# Source extract
--

It was easily Adelaide's worst quarter of the season. They responded with perhaps their best.
With Jordan Dawson stepping up in the engine room and Riley Thilthorpe getting hold of Tom Barrass, the Crows suddenly started scoring at will out of their back half, keeping the Hawks scoreless while marching to a shock but spectacular 16-point half-time lead.
Adelaide's run of goals was eight unanswered before Hawthorn's interceptors James Sicily, Jack Scrimshaw and Josh Battle ran amok behind the footy in the third term to get the visitors back on top.
The home side's backline, conversely, was suddenly frazzled, both with and without the footy.
Ex-Crow Jack Gunston's back-to-back fourth-quarter goals to the River end handed the Hawks the lead, before Izak Rankine and Taylor Walker – who split Adelaide's last four majors – sealed it for the top-two bound Crows.
Cheeky Hawks antagonist Jack Ginnivan responded to some feedback from the fans as he walked down the visitors' race post-match by kissing his left middle finger and showing it to the crowd.
'That'll be a pocket lightener,' Alistair Nicholson said on Channel Seven.
'It pretty much is always followed by a fine,' co-commentator James Brayshaw said.
Ginnivan had earlier gestured to the Adelaide crowd after booting a telling goal, and after the match replied to an Instagram post of vision of him flipping the bird as he walked down the race, commenting simply: 'best coin spent'.
Adelaide coach Matthew Nicks feels the ladder-leading Crows passed a stern finals-like test, the likes of which they appear destined to face deep into September.
'To reset the way we did and the maturity our boys showed, led by Daws [Dawson] at quarter-time ... to be able to bring the game to even keel at half-time, I thought was another way to win,' he said.
'Another way in what was a finals atmosphere and our opposition were finals standard.'
Nicks was a picture of calmness during that quarter-time reset, such is the confidence he had in his players to be able to spin the contest around – which they did, emphatically.
'We trust our playing group completely,' he said.
'They trust us, so in that moment [quarter-time] there is no need for yelling and screaming.
'You go back three or four years, you'll probably find me yelling and screaming at a quarter-time break.
'I look back on that I think that's me not necessarily trusting that we're all on the same page - and maybe then we weren't.

--

Answer these from the match report:
(a) How many unanswered goals were in Adelaide's run?
(b) Which former Crow kicked back-to-back fourth-quarter goals for Hawthorn?
(c) What comment did Jack Ginnivan leave on the Instagram post?

# Information supplied
--

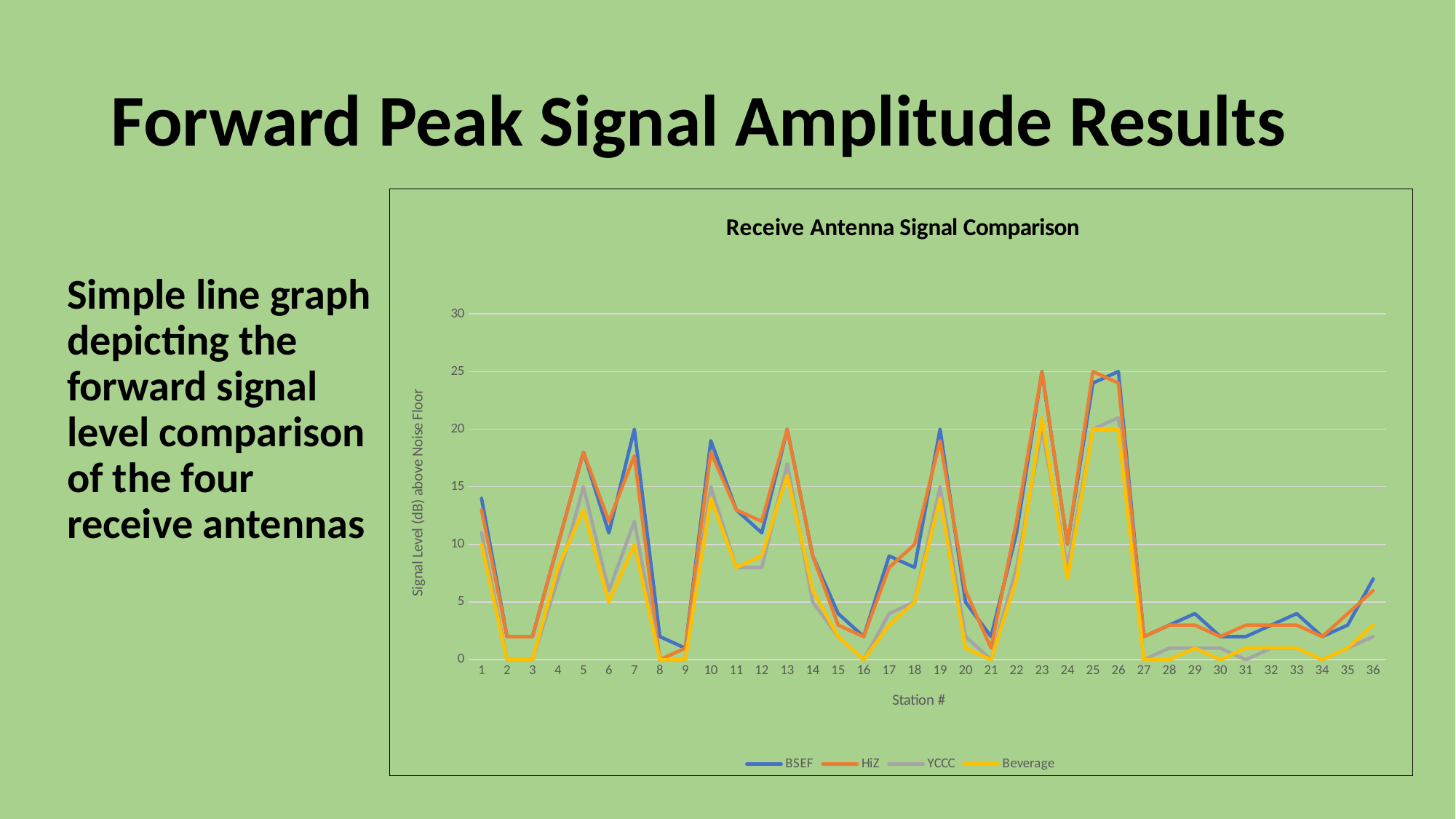
What is the title of the chart? Receive Antenna Signal Comparison How many stations are plotted along the x axis of the chart? 36 At station 5, which is larger, the HiZ value or the YCCC value? HiZ What is the Beverage value at station 8? 0 What is the HiZ value at station 23? 25 Do the values of all four series rise or fall from station 26 to station 27? fall What kind of chart is shown on the slide? line chart What is the BSEF value at station 7? 20 What is the label of the vertical axis of the chart? Signal Level (dB) above Noise Floor Is the BSEF value at station 1 greater or less than 10? greater Is the Beverage value at station 5 greater or less than 15? less How many series does the legend of the chart list? 4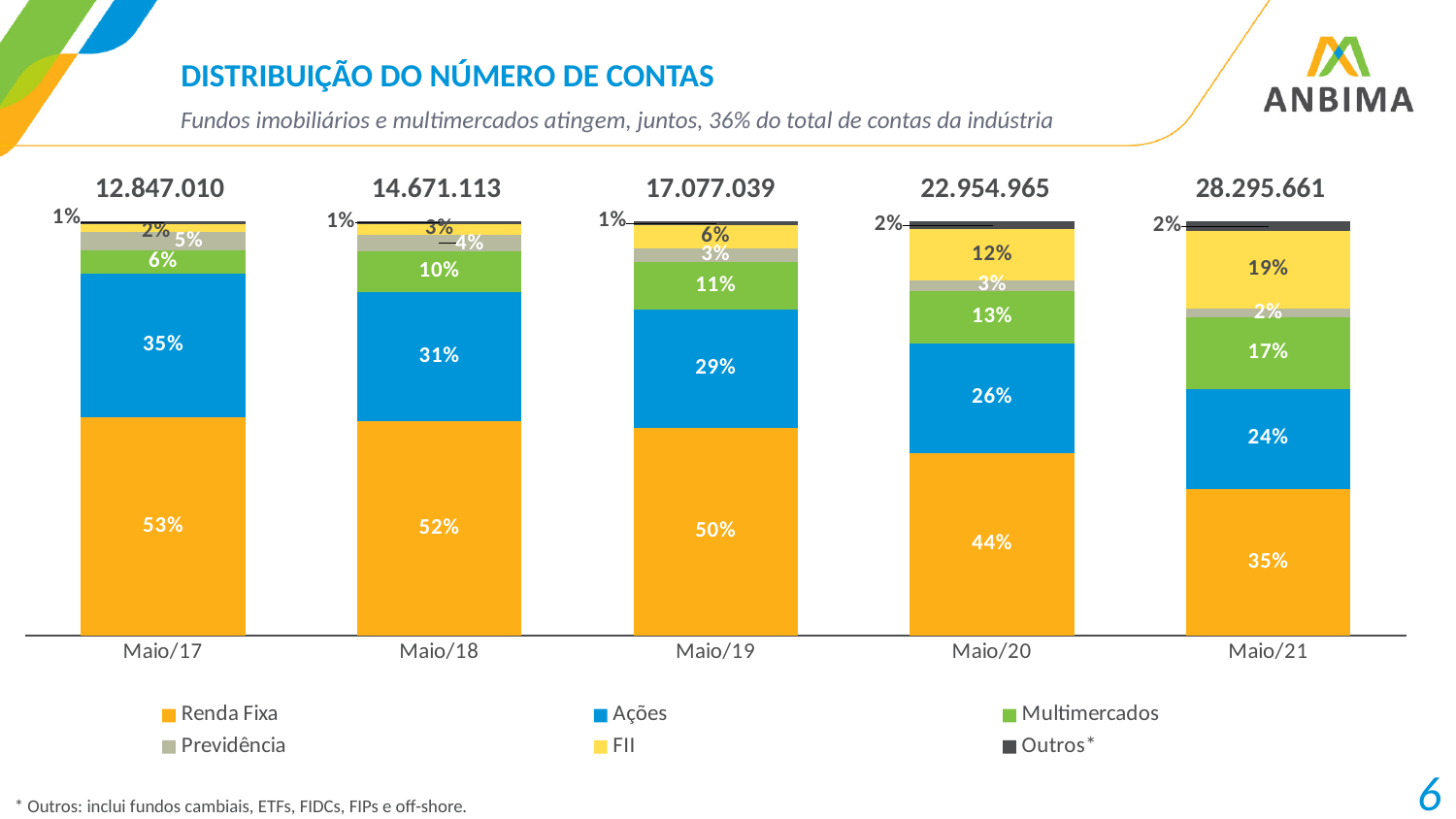
What is the Multimercados share in Maio/18? 10% Does the Renda Fixa share rise or fall from Maio/17 to Maio/21? Fall What is the FII share in Maio/20? 12% What kind of chart is shown on the slide? Stacked bar chart How many series does the legend list? 6 By how many percentage points did the Ações share fall from Maio/17 to Maio/21? 11 percentage points Which is larger in Maio/21, the FII share or the Multimercados share? FII How many periods are shown on the x axis? 5 What share of accounts does Renda Fixa hold in Maio/21? 35% In which period is the FII share lowest? Maio/17 In which period is the Renda Fixa share highest? Maio/17 What total number of accounts is shown above the Maio/19 bar? 17.077.039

--

# Task answer
(a) Eight.
(b) Jack Gunston.
(c) "best coin spent"